It's more of a "zen" thing. I'm not knocking other forms of fishing. I've had more than my fair share of experience with taking big monster bass on a popper on top of a weed bed, of pulling a buzz bait along a weedline and hitting nice Northerns, and as a kid growing up near Wyoga Lake, the kids in the neighborhood used to have our own little carp tournaments, and I looked forward to it every weekend in the summers.

But there's _something_ about trout... perhaps it's because of the environment you are normally in when fishing for them - cold, clear streams; prisitine and clean, because trout are a pretty fragile fish and need clean oxygentated water to survive...
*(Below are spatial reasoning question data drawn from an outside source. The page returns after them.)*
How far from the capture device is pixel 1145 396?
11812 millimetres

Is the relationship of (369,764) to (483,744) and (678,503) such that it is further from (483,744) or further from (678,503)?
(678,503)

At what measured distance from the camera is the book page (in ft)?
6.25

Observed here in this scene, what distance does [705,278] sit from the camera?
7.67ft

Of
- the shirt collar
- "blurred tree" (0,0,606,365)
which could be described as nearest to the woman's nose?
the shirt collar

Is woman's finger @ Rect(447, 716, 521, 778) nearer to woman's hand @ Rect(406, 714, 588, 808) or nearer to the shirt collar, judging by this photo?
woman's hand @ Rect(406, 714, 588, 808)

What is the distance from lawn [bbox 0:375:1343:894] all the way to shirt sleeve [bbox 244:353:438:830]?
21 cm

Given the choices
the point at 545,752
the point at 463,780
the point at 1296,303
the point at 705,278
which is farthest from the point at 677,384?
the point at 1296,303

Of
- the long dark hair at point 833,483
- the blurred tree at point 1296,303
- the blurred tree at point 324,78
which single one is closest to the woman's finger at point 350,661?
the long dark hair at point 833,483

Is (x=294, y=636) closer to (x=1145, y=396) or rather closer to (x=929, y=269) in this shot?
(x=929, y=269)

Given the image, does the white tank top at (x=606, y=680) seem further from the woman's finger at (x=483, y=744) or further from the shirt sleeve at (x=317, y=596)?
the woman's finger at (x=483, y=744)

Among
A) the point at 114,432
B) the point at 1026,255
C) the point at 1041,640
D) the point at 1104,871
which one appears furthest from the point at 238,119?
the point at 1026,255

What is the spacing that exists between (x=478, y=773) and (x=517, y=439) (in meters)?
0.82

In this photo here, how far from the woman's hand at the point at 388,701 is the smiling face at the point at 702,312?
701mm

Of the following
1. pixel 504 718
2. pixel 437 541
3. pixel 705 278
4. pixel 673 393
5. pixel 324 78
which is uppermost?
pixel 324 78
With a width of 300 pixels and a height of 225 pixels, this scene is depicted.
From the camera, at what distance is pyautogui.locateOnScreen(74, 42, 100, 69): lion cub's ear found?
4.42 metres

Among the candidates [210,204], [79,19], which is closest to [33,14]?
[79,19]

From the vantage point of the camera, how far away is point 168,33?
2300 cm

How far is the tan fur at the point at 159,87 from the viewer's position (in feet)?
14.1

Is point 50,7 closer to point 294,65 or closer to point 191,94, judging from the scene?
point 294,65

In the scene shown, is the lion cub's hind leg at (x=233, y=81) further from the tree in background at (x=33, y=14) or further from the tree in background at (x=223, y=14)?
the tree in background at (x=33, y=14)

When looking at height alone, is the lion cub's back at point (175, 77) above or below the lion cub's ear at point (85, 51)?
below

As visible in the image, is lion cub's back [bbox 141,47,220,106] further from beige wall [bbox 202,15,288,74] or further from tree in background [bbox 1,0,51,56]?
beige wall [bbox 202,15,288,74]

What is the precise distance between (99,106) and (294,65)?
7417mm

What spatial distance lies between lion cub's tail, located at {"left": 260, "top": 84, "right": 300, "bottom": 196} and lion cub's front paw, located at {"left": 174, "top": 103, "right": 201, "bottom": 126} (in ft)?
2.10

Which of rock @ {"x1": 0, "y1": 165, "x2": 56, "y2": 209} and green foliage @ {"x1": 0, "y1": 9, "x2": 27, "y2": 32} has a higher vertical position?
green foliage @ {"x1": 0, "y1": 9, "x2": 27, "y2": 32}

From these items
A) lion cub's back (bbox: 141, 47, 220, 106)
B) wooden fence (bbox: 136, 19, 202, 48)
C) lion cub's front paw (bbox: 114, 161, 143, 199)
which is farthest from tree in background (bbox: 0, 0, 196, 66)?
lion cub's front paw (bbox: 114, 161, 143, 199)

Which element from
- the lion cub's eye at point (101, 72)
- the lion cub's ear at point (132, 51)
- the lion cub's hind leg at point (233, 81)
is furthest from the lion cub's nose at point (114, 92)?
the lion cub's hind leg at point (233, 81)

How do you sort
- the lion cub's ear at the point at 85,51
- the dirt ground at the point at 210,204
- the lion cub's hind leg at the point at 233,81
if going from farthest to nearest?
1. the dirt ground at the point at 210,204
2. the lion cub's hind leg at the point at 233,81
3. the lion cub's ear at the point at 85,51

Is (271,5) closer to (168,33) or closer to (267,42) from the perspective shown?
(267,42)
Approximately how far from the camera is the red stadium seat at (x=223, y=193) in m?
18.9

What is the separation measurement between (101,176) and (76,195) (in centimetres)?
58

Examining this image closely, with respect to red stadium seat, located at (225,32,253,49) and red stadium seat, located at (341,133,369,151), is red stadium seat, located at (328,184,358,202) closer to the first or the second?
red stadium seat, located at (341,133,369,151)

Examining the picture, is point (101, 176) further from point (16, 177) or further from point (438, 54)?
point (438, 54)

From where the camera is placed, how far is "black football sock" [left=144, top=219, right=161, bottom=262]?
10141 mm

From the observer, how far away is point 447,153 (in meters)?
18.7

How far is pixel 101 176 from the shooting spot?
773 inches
Or it's the fact that you are trying to fool these fish with what amounts to nothing more than a fingerful of feathers or fur...

Maybe it's because of the solitude - (other than attempting opening day of the season on a popular stream LOL)

For the most part, you can get off by yourself - no loud motors, no busy ramps. There's something about following a beautiful stream or brook, walking through the woods or meadow, looking for "that spot".

IMO, it's a much more "genteel" form of fishing, elegant almost, relying on presentation; as opposed to simply chucking a huge lure with 3 treble hooks that could snag a helicopter if one was to fly too low.. LOL 

In the end, I think it's the experience on the whole - an appreciation for nature, the beauty of the surroundings, the challenge, the solitude, becoming one with the stream that you are fishing.

Just one man's opinion.


----------



## Andrew S (Jul 7, 2011)

I'm largely with nitsud. Trout, under the right circumstances, are great. But all the stuff people have said can apply to any other kind of fish. To me, there's nothing more sublime than poking shoreline cover for largemouth on a misty summer morning, or slipping a crayfish imitation under that overhanging bunch of tree roots to find a smallmouth, or fishing the outgoing tide on a coastal river with big herring flies where hungry stripers lurk, or well, you get the idea.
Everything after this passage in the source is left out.